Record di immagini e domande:
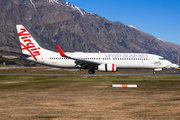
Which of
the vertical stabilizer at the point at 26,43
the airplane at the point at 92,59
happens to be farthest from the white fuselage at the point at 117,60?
the vertical stabilizer at the point at 26,43

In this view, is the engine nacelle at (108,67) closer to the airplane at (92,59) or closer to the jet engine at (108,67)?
the jet engine at (108,67)

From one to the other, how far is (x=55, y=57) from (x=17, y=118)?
40.7 meters

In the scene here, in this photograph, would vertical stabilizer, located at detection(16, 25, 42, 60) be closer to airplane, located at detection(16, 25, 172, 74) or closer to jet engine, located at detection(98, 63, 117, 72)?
airplane, located at detection(16, 25, 172, 74)

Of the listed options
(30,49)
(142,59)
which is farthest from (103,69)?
(30,49)

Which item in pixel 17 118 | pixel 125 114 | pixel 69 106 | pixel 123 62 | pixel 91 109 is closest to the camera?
pixel 17 118

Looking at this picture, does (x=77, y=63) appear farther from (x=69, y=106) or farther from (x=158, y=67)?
(x=69, y=106)

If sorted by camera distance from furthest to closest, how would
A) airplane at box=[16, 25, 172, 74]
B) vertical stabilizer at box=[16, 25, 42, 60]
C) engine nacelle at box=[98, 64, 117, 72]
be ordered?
vertical stabilizer at box=[16, 25, 42, 60]
airplane at box=[16, 25, 172, 74]
engine nacelle at box=[98, 64, 117, 72]

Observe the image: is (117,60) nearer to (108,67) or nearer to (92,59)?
(108,67)

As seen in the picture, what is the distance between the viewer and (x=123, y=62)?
162 feet

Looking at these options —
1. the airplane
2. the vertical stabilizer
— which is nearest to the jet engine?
the airplane

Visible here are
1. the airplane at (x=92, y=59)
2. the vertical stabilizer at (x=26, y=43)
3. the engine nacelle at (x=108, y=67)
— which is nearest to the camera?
the engine nacelle at (x=108, y=67)

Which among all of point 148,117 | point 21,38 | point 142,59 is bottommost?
point 148,117

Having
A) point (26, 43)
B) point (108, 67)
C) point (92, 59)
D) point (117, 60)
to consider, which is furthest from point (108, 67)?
point (26, 43)

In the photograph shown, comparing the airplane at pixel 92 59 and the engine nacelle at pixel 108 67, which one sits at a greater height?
the airplane at pixel 92 59
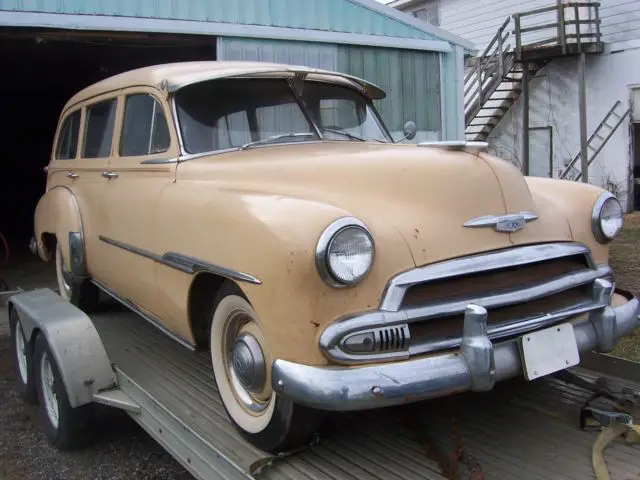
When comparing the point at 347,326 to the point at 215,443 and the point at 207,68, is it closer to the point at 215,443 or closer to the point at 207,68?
the point at 215,443

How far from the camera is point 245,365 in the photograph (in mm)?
2680

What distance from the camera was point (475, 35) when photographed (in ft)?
57.2

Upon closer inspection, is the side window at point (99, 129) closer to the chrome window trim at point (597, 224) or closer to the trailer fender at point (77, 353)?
the trailer fender at point (77, 353)

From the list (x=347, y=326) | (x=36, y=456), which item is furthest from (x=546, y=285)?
(x=36, y=456)

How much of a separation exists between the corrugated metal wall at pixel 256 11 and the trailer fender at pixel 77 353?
14.9 ft

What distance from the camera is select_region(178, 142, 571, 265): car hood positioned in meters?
2.59

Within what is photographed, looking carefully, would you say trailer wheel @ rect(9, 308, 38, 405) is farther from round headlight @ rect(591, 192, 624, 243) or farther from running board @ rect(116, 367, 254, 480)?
round headlight @ rect(591, 192, 624, 243)

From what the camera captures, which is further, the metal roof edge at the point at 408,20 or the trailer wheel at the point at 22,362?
the metal roof edge at the point at 408,20

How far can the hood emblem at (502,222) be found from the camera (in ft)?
8.87

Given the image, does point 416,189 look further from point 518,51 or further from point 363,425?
point 518,51

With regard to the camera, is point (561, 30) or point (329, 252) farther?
point (561, 30)

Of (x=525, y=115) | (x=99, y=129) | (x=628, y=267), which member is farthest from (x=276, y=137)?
(x=525, y=115)

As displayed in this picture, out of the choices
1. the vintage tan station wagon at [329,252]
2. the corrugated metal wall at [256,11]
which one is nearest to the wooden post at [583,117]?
the corrugated metal wall at [256,11]

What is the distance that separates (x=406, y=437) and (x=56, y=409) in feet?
7.21
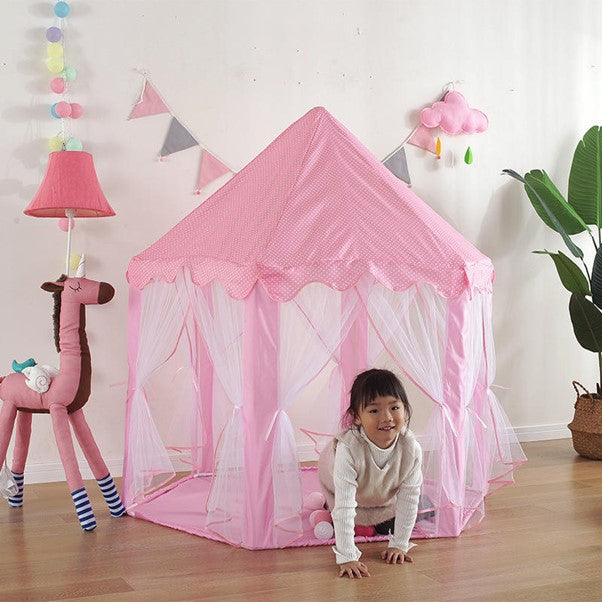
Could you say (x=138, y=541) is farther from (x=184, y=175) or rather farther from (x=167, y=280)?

> **REQUISITI**: Esprimi come CSV a due colonne, testo e risposta, i record che vanno dalla riga contenente "From one to" fino alla riga contenente "40.7 meters", quest'ultima inclusa. Una riga per ciascun record, con testo e risposta ognuno in un singolo campo tra virgolette e gli a capo convertiti in spazi.

> **SOLUZIONE PROPOSTA**:
testo,risposta
"From one to the other, how far is (x=55, y=57) from (x=17, y=118)?","40.7 meters"